More Than 50 Years of Data

For the study, published online last week ahead of print in Circulation, Stefanie N. Hinkle, PhD (University of Pennsylvania, Philadelphia), Zhang, and colleagues included 46,551 participants, 45% of whom were Black, who had a median duration of 52 years of data between pregnancy and death or censoring. The patients were enrolled in the Collaborative Perinatal Project, which enrolled pregnant women from 12 US centers between 1959 and 1966, and follow-up data were collected through 2016.

Overall, mortality was higher for Black than white participants (41% vs 37%), as was the incidence of preterm delivery (20% vs 10%).

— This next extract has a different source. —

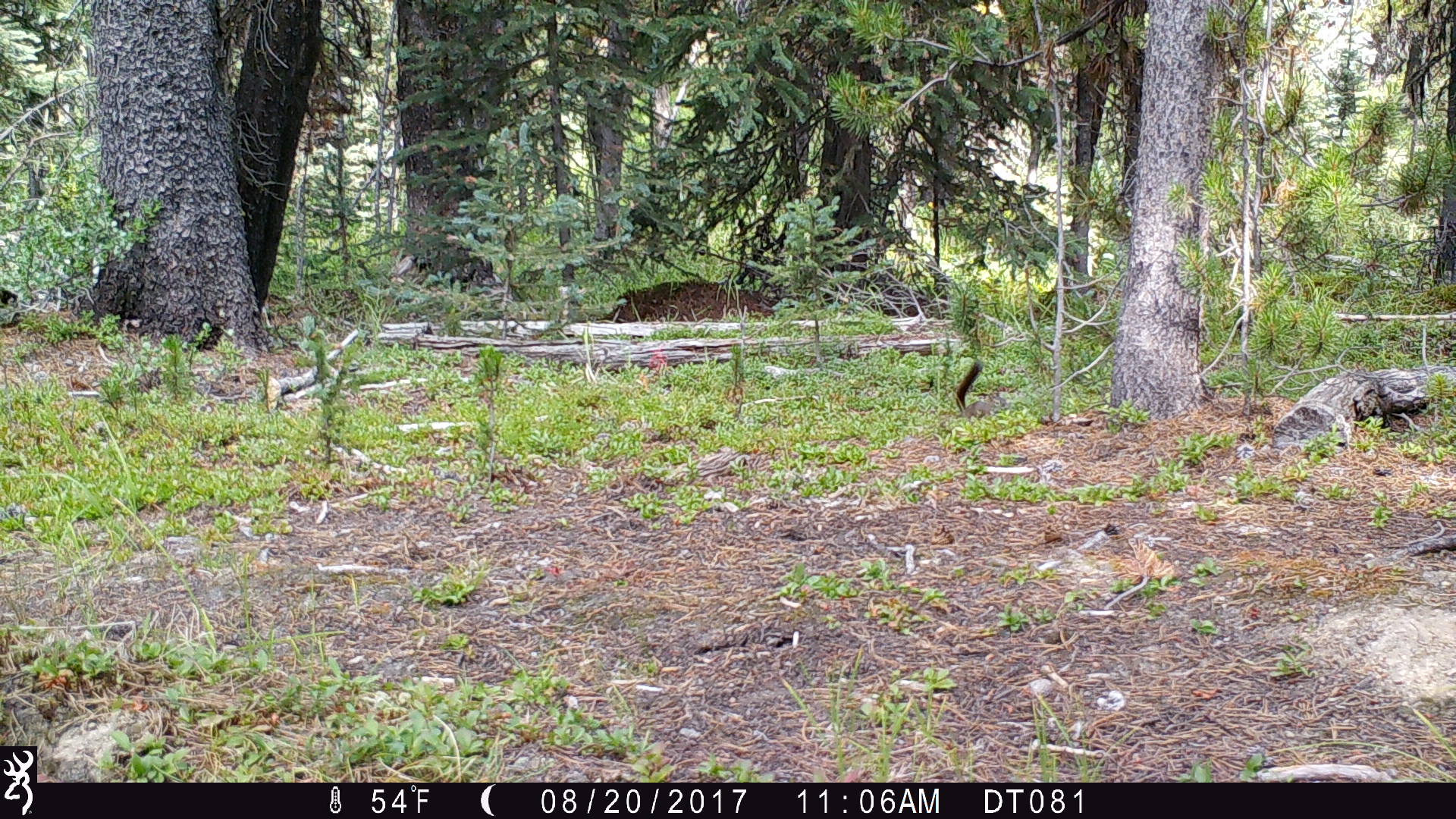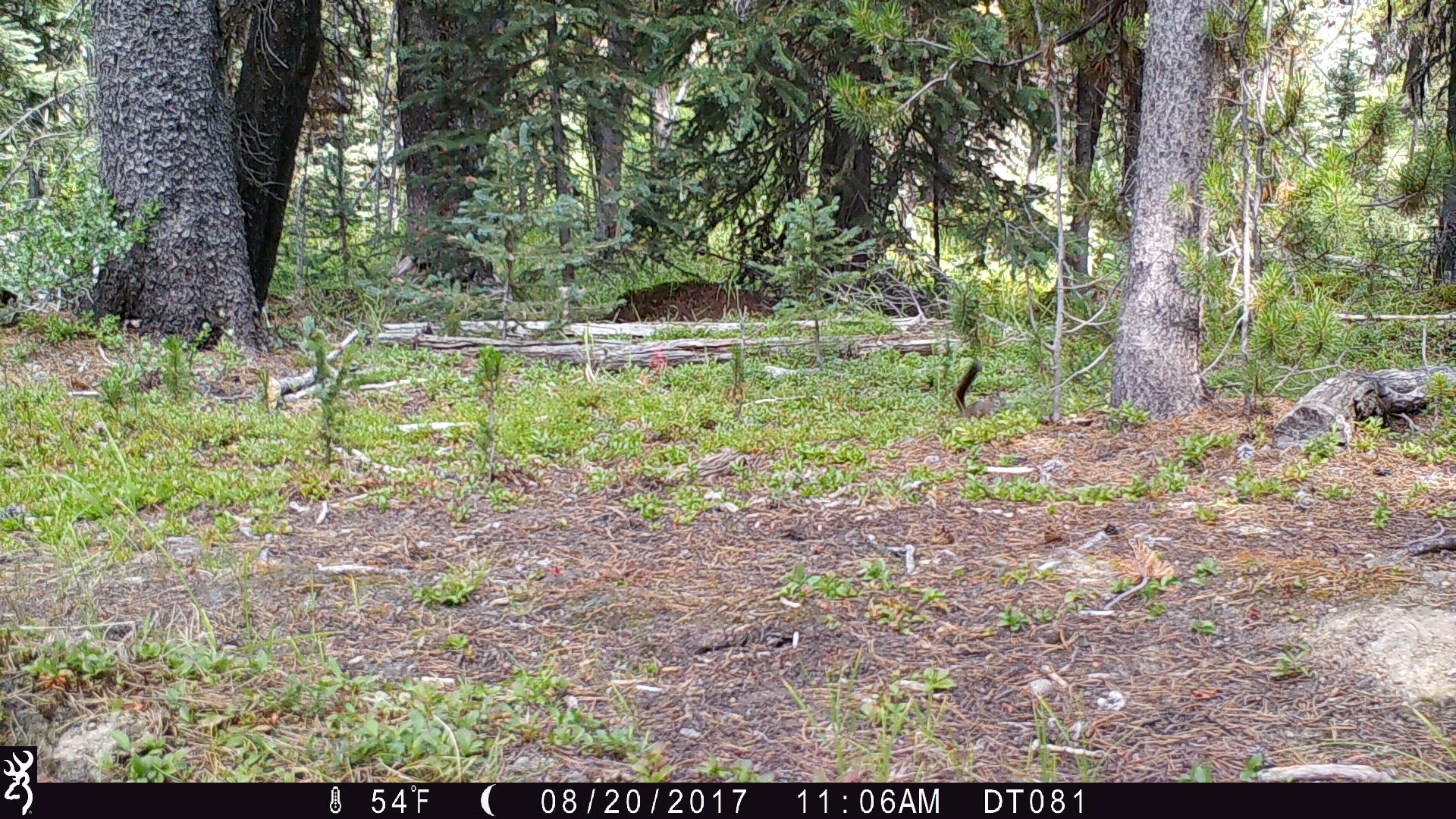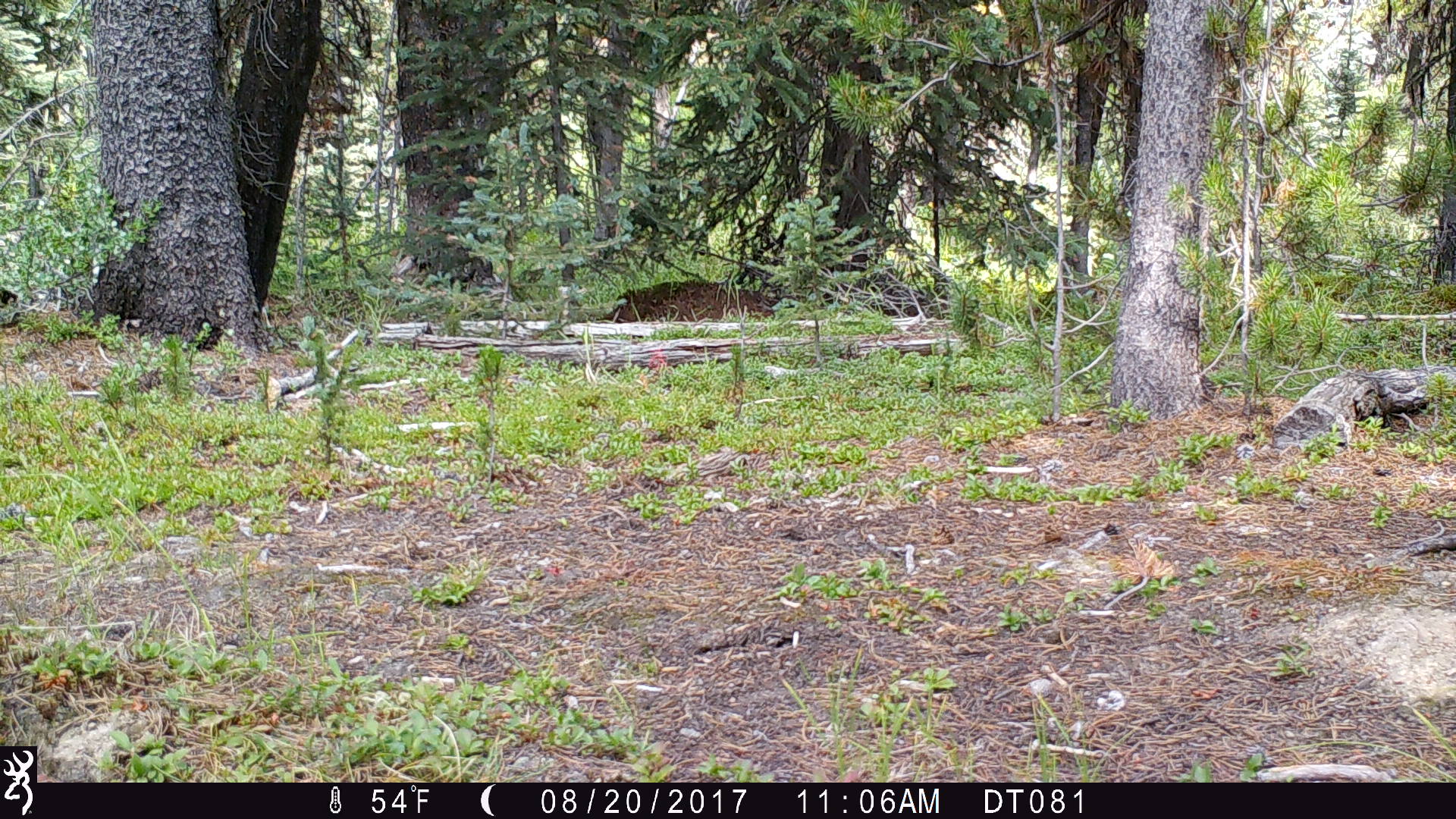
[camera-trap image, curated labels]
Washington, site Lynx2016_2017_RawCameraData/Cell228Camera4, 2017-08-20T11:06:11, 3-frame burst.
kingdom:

All-cause mortality over time was associated with the following pregnancy complications after adjustment for age, prepregnancy body mass index, smoking, race and ethnicity, previous pregnancies, marital status, income, education, previous medical conditions, site, and year:

  • Preterm spontaneous labor: HR 1.07 (95% CI 1.03-1.1)
  • Premature rupture of membranes: HR 1.23 (95% CI 1.05-1.44)
  • Induced labor: HR 1.31 (95% CI 1.03-1.66)
  • Prelabor cesarean vs full-term delivery: HR 2.09 (95% CI 1.75-2.48)
  • Gestational hypertension: HR 1.09 (95% CI 0.97-1.22)
  • Preeclampsia or eclampsia: HR 1.14 (95% CI 0.99-1.32)
  • Superimposed preeclampsia or eclampsia: HR 1.32 (95% CI 1.20-1.46)
  • Gestational diabetes/impaired glucose tolerance: HR 1.14 (95% CI 1.00-1.30)

There was an interaction between whether patients were Black or white with regard to both preterm delivery (P = 0.009) as well as hypertensive disorders of pregnancy (P = 0.05). Also, preterm labor was associated with a greater risk for mortality over time for Black (adjusted HR 1.64; 95% CI 1.10-2.46) compared with white women (adjusted HR 1.29; 95% CI 0.97-1.73).

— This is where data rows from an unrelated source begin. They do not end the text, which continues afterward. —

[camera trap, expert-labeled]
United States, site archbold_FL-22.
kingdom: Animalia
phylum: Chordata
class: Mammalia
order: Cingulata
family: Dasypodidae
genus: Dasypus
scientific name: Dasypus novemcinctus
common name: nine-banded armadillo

‘We Need to Figure Out Why’

The American Congress of Obstetricians and Gynecologists already supports a “warm handoff” of patients with pregnancy complications to either cardiology or primary care, depending on the complexity of the case, Bello explained. But what often happens is that over time, the patients get busy, don’t follow up, and eventually get lost in the system. What also can complicate matters is that a lot of patients who have an issue during pregnancy, like gestational hypertension, see resolution of their symptoms in the postpartum period and assume the problem also has disappeared.

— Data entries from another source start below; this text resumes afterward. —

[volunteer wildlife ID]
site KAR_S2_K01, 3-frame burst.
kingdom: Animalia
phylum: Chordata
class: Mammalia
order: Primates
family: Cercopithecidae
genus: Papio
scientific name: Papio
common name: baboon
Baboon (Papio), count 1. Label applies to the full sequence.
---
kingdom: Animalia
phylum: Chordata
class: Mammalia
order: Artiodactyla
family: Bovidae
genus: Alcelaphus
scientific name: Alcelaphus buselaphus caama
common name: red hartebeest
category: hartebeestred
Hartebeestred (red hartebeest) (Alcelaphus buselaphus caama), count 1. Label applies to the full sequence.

Bello cited another common situation, in which a patient never understood how serious of a complication she experienced at the time. “They may have been told, but there's so much going on at the time of delivery that it can sometimes get lost in the immediate concerns of ‘How am I doing?’, ‘How is my baby?’, pain, and wound care,” she said.

“It's not just the cooperation between physicians, nurse practitioners, the care team, but also we need to educate patients when they leave the hospital or in their postpartum visit that this is something that requires long-term follow-up and we can modify your risk,” Bello stressed.

That gets even more complicated when you factor in the racial differences seen in this study, however. “It's upsetting that we're not making any impact on the disparities [and] that they're persisting over time. . . . When we look at the Black maternal mortality crisis at this country, it has obviously a long legacy and it's not going to get fixed overnight, but we really need to start working to reduce it. It's not enough to just say, ‘Oh look, here we've found that Black women are having worse outcomes.’ We need to figure out why that is and fix them.”

Going forward, she would like to see more studies look at risk-factor modification after adverse pregnancy outcomes, especially with regard to more aggressive lipid-lowering and what role antiplatelet agents or vascular-modifying medications might play for some. “We just don't have the data,” Bello said.

Zhang, too, said more research is needed in “other race/ethnicity groups such as Asian and Hispanic where limited data are available.”

  • This research was supported, in part, by the Division of Population Health Research, Division of Intramural Research, Eunice Kennedy Shriver National Institute of Child Health and Human Development, National Institutes of Health, Bethesda, MD.
  • Bello reports no relevant conflicts of interest.